• Work request: Look through the data below for the line with "FIAT - PALIO" and the line with "Photo of Bedroom in Silver Lake", then transcribe exactly from the first through the second, leaving out all pictures.

Start of Data shown

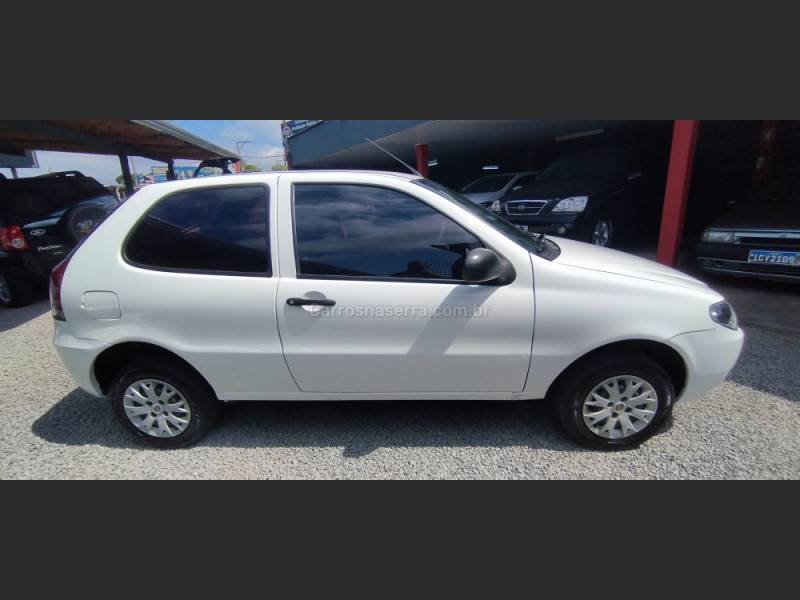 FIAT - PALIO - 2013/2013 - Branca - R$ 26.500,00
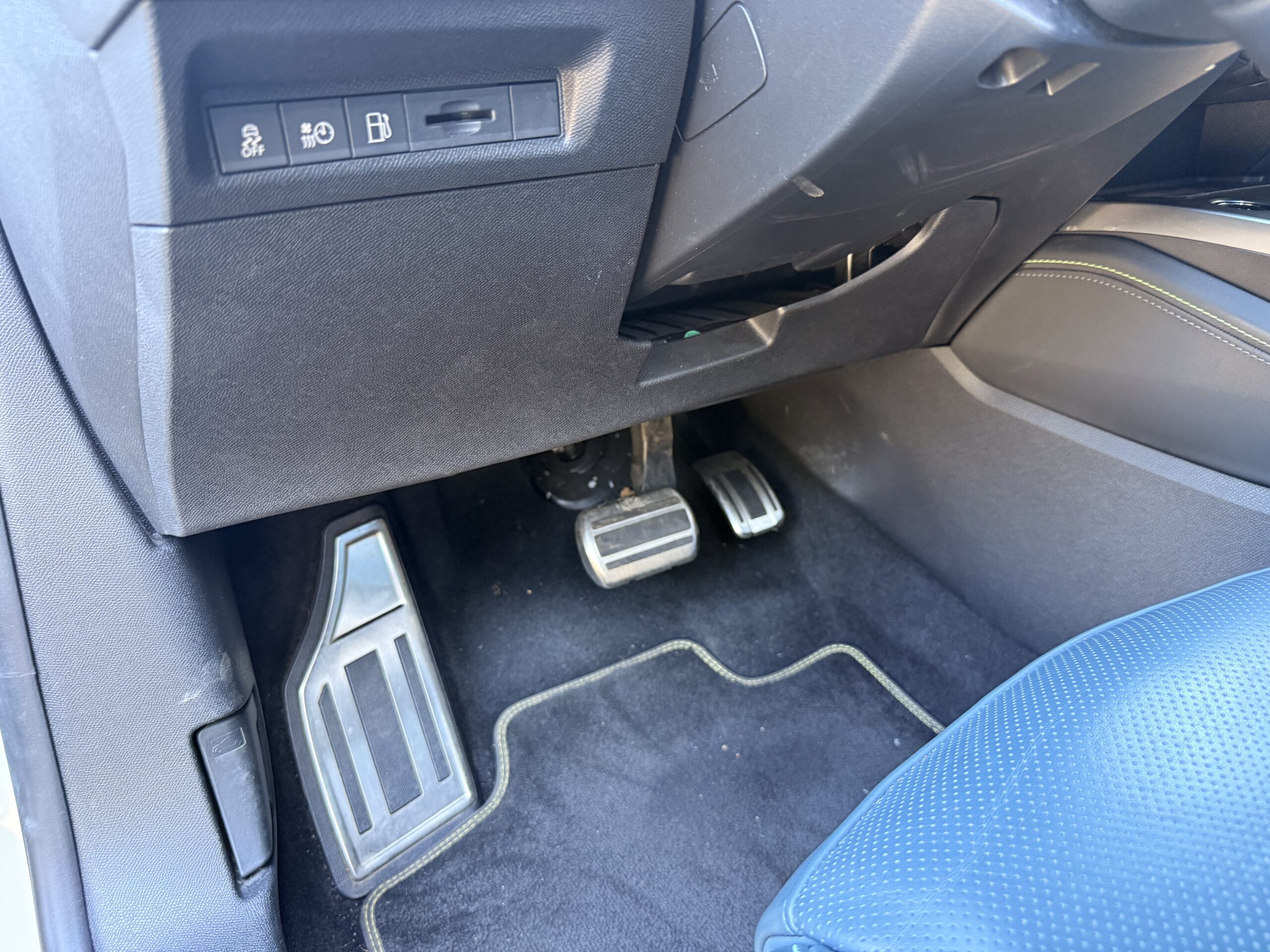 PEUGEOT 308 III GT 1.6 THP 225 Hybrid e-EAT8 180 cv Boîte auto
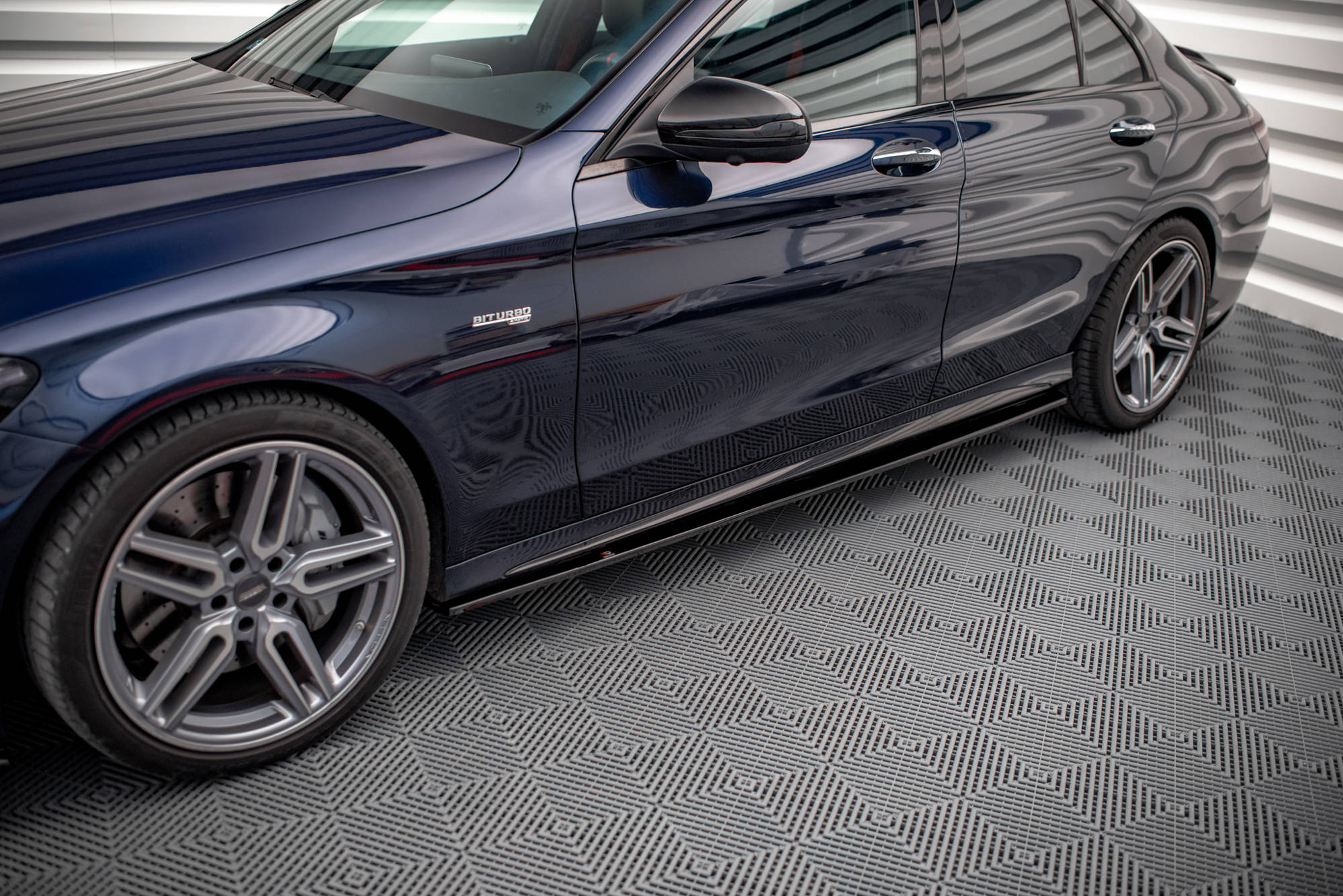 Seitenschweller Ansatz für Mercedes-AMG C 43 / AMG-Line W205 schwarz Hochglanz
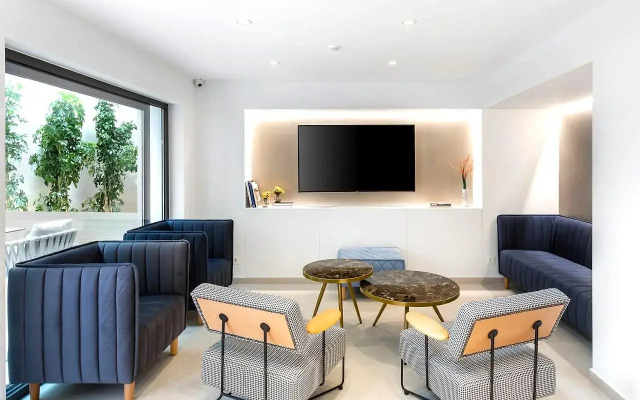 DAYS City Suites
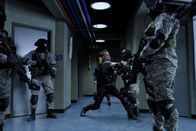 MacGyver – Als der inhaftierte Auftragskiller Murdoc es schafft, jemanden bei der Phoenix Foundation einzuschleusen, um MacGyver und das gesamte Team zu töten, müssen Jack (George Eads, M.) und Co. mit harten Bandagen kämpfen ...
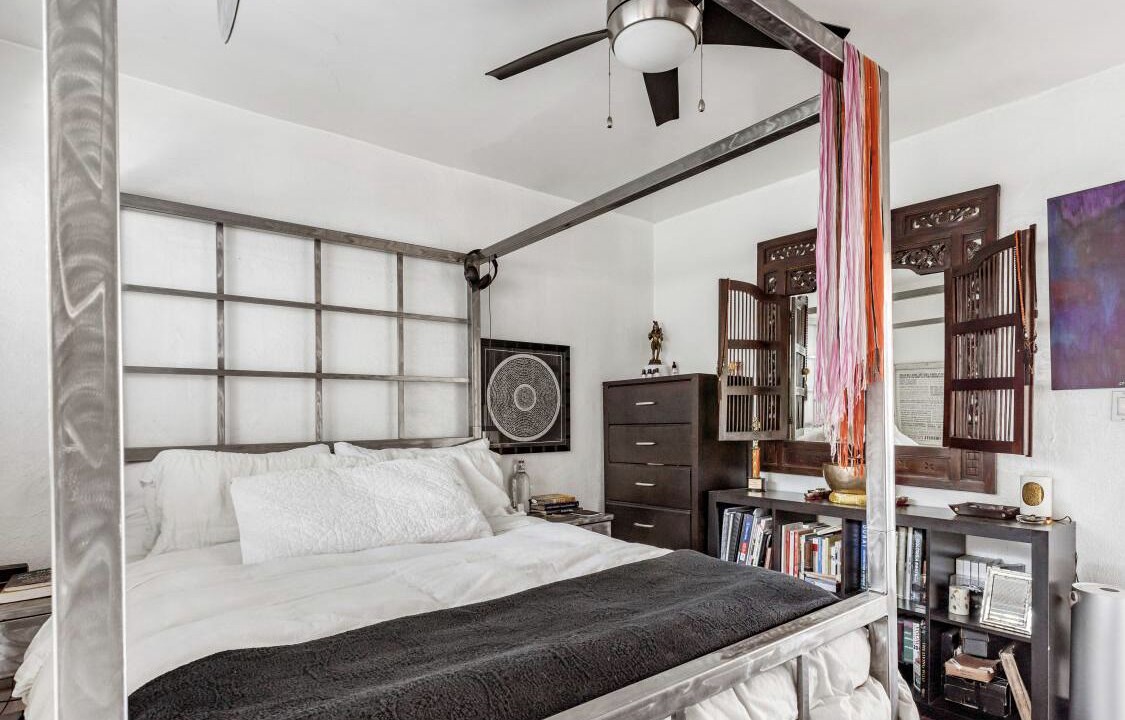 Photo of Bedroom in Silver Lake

End of Data shown
Start of Data shown

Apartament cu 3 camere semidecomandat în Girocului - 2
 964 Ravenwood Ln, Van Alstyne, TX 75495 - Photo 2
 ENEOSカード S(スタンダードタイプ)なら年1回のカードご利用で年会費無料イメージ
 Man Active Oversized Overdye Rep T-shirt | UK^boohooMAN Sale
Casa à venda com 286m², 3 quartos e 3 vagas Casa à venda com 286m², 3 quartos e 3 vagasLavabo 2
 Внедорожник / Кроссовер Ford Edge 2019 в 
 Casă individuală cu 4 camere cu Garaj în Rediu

End of Data shown
Start of Data shown

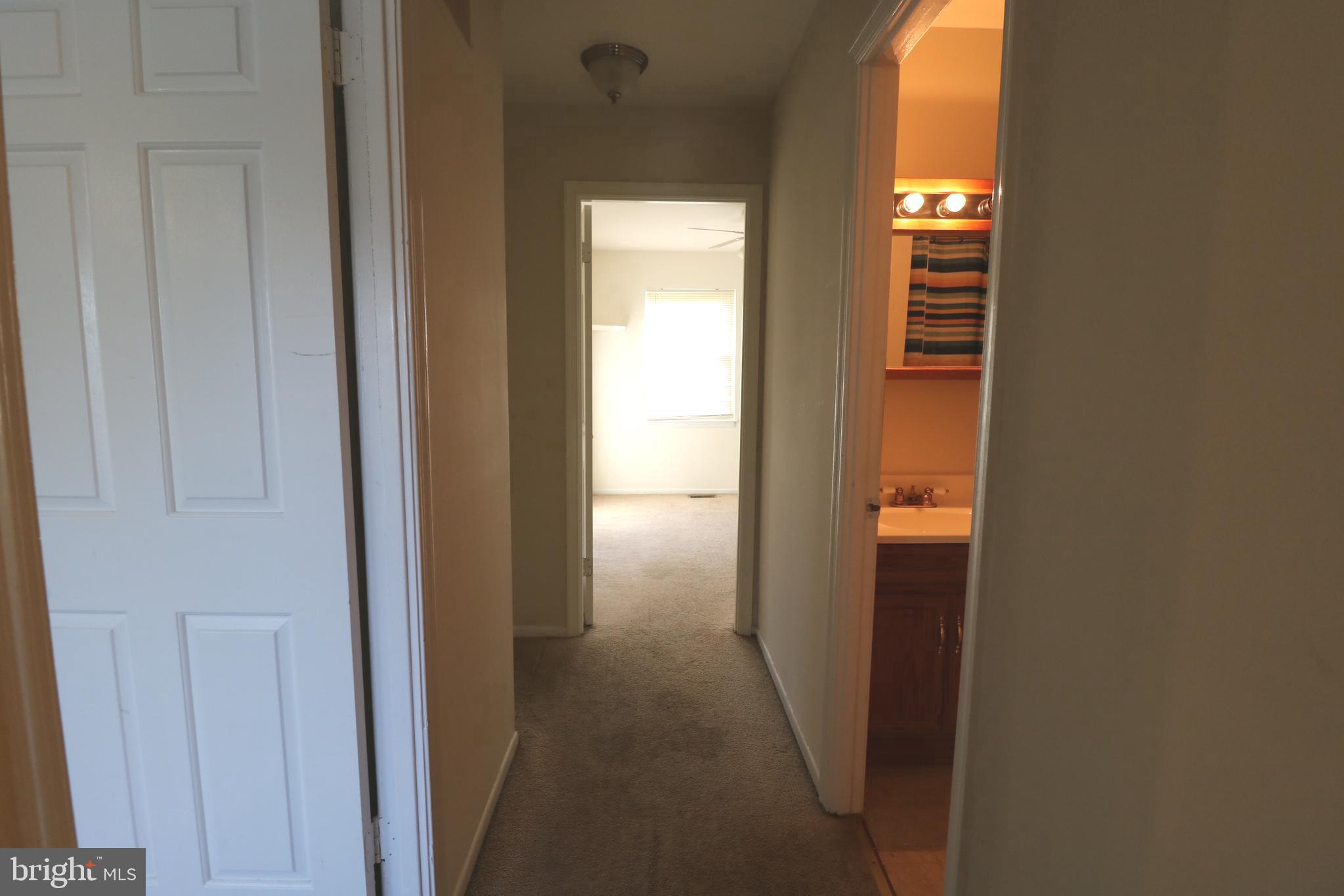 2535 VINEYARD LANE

End of Data shown

• Solved exercise:
 FIAT - PALIO - 2013/2013 - Branca - R$ 26.500,00
 PEUGEOT 308 III GT 1.6 THP 225 Hybrid e-EAT8 180 cv Boîte auto
 Seitenschweller Ansatz für Mercedes-AMG C 43 / AMG-Line W205 schwarz Hochglanz
 DAYS City Suites
 MacGyver – Als der inhaftierte Auftragskiller Murdoc es schafft, jemanden bei der Phoenix Foundation einzuschleusen, um MacGyver und das gesamte Team zu töten, müssen Jack (George Eads, M.) und Co. mit harten Bandagen kämpfen ...
 Photo of Bedroom in Silver Lake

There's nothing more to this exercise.